Mega-billionaire Elon Musk wants to buy out Twitter, and leftists are freaking out at the thought of their censorship regime potentially being on the brink of destruction.
Musk announced on Thursday that he made an offer to purchase Twitter for nearly $43 billion. That’s a nearly 40 percent premium over the closing price of the company’s stock at the beginning of the month.
The offer comes just days after Twitter announced Musk would no longer join its board of directors, a seat that would have prevented Musk from owning more than a 14.9 percent share of the company, per their agreement. Musk did not publicly comment on his reasoning for rejecting a seat at Twitter’s table, but his social media activity implied he felt forced out by Twitter officials who were not willing to sacrifice the company’s power over speech.
Twitter employees were already panicked at the possibility of Musk joining the company’s board. Now, many are publicly hyperventilating as they face completely losing their grip on a platform they can use to nuke their political enemies for saying a man is a man.
One senior software engineer at Twitter said he might even rethink working at the Big Tech company if Musk takes over.
They were joined by leftists such as The Washington Post’s Max Boot, who argued that democracy is only possible with politically motivated censorship.
Others pledged to abandon Twitter if the Tesla CEO successfully buys the shares.
It’s no secret that Twitter wields the power to suppress and deplatform its political foes. It deliberately, maliciously, and selectively chooses whose content gets attention and whose doesn’t. President Donald Trump, Canadian truckers, doctors and scientists discussing the origins of Covid-19 and possible treatments, The Babylon Bee, and countless others have all been targets of its ideological censorship, which culminated in election interference.
The most notable example of this meddling was in 2020 when Twitter throttled reporting about Hunter Biden’s laptop and the corrupt Biden family business. The New York Post’s stories about then-Democrat presidential candidate Joe Biden’s knowledge of and involvement in Hunter’s overseas business dealings were legitimate, but Twitter didn’t care.
Twitter claimed the reporting violated its “hacked materials policy,” which it has since refused to enforce, and banned the New York Post from tweeting until it took the article post down. Other users were also unable to share the story link to their profiles after Twitter halted the distribution of it just weeks before the 2020 election.

• _Data entries_:

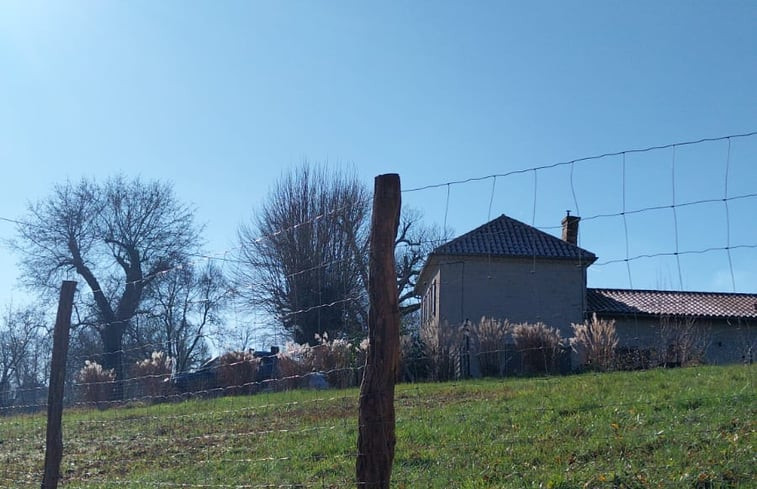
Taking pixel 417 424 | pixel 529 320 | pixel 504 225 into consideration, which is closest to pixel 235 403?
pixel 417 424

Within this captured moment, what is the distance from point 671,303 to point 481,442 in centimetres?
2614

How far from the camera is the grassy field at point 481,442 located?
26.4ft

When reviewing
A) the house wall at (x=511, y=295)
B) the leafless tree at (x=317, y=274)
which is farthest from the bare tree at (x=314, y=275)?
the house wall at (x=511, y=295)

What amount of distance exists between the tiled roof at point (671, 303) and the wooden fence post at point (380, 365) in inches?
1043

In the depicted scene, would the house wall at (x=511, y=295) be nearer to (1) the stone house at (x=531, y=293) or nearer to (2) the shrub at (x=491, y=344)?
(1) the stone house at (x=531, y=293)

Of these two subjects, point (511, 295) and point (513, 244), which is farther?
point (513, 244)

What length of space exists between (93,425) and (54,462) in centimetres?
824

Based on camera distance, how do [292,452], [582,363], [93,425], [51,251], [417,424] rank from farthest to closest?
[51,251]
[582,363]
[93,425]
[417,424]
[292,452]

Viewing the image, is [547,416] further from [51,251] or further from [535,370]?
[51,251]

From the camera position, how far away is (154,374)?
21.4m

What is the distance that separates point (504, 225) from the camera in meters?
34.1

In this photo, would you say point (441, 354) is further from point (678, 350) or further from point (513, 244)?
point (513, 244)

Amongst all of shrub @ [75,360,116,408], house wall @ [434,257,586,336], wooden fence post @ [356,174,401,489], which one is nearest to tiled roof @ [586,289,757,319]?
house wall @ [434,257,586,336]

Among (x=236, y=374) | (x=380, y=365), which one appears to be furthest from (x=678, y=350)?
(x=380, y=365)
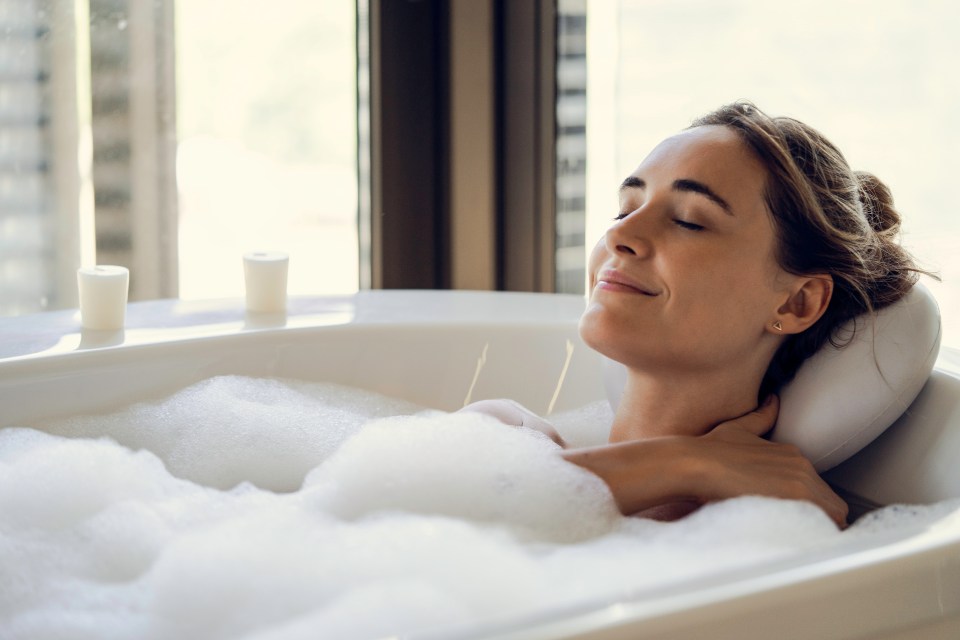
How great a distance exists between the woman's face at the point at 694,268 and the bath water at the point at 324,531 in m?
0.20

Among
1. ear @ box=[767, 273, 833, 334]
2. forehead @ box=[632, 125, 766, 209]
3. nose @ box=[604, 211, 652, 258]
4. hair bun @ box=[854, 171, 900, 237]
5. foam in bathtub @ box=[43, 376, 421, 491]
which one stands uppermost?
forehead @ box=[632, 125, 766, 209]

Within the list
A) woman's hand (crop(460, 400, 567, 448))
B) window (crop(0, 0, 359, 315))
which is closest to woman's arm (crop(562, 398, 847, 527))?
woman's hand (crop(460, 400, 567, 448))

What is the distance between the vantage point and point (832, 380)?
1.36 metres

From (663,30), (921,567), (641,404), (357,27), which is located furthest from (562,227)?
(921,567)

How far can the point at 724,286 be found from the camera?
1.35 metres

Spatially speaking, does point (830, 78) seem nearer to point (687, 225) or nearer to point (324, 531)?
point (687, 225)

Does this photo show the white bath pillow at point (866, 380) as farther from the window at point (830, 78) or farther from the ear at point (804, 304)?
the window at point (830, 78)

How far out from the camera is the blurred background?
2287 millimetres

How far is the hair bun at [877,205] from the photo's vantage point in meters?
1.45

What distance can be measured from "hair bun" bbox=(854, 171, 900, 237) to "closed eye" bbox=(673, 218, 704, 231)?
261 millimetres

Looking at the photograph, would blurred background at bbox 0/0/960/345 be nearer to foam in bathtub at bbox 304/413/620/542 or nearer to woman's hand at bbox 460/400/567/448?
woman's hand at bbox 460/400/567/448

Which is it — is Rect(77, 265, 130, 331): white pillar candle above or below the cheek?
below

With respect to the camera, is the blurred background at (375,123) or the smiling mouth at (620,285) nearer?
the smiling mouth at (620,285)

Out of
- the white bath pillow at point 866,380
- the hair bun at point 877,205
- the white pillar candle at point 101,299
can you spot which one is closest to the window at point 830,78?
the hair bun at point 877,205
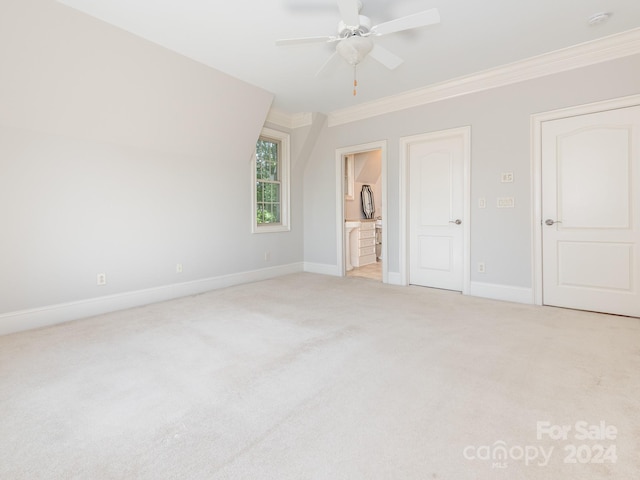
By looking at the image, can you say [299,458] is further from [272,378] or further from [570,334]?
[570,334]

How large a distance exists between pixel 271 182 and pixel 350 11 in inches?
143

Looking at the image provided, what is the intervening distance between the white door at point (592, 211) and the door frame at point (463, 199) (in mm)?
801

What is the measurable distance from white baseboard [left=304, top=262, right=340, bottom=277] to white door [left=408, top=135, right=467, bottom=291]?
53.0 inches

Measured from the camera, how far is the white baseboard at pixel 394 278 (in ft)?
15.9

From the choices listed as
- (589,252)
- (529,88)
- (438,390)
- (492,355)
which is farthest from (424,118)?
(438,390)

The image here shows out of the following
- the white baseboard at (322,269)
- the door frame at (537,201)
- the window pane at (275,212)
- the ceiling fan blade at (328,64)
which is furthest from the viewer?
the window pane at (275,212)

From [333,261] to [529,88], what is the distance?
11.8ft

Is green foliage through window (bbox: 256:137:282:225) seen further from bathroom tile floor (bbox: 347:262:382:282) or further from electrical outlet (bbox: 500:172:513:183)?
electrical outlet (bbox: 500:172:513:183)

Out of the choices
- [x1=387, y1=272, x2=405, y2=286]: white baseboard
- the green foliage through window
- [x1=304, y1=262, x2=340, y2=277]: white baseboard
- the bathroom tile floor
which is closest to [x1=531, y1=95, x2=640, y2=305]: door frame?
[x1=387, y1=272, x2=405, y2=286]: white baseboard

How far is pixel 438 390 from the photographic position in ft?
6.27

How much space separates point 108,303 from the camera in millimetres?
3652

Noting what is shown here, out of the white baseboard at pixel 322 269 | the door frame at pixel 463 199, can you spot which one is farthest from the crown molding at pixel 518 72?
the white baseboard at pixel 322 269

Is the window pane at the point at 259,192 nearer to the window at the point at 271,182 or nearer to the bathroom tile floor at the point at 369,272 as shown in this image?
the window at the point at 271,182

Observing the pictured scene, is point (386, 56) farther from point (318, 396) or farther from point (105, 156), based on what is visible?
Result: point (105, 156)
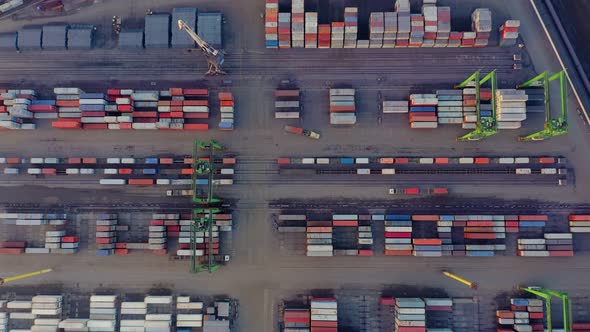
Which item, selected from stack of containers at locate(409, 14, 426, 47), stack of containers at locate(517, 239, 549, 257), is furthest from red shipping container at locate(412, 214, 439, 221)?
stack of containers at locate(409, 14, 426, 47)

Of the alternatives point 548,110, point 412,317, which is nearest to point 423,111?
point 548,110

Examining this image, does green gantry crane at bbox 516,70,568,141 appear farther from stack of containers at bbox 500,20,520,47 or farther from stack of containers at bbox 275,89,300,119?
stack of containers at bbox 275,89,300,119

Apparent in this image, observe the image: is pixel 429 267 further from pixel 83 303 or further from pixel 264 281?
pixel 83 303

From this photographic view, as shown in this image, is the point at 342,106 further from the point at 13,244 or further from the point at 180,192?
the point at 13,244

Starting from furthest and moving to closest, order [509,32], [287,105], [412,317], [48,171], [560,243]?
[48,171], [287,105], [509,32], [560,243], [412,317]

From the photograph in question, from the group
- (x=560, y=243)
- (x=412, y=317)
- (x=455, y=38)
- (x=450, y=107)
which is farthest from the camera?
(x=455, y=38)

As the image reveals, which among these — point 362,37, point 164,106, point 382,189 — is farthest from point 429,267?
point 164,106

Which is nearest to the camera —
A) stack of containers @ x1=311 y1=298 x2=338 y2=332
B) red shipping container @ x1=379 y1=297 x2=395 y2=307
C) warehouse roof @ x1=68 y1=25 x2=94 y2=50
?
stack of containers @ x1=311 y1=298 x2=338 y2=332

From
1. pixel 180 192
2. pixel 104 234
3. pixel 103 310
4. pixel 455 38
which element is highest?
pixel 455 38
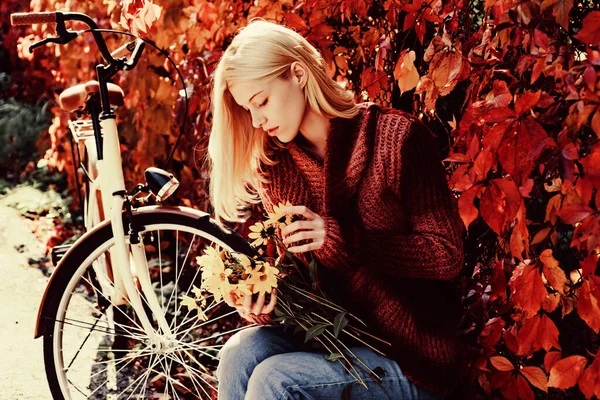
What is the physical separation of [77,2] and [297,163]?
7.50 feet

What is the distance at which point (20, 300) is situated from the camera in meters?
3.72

• _Task statement_:
Please extend the article on Elon Musk's offer to buy Twitter, picking up right after its final sentence.

• _Result below_:
Twitter’s interference extends far beyond the 2020 election. When the Big Tech company isn’t regulating speech, it is editorializing news and regurgitating its propaganda spin as a “trending topic” on the site.
Those censorship attempts are public, but Twitter also uses covert tactics such as algorithm manipulation to ensure that their ideological opponents don’t get the traffic they deserve and that the political causes they care about are elevated.
Musk’s bid to take over Twitter is threatening because it could damage the company’s ability to rig the narrative. That’s why leftists are upset. Arguably their biggest tool to dominate the flow of information could be reduced to a platform where peasants are free to speak their minds.
Already, Musk signaled his intent to change Twitter from the woke thought-control company it is to a free-speech platform. In March, Musk polled his followers on how well Twitter supports free speech, which he said is “essential to a functioning democracy,” and hinted that “the consequences of this poll will be important.”
He also asked his followers if the company should “Convert Twitter SF HQ to homeless shelter since no one shows up anyway[?]” and inquired, “Is Twitter dying?”
There’s no guarantee that Musk’s Twitter takeover will work. In fact, the market shows there’s a strong chance Twitter’s board will reject Musk’s offer in order to preserve its control regime.
By doing so, Twitter would be opening itself up to lawsuits, but at this point, the company seems more likely to act against the financial interests of shareholders by rejecting Musk’s offer than to give up its biggest censorship tool.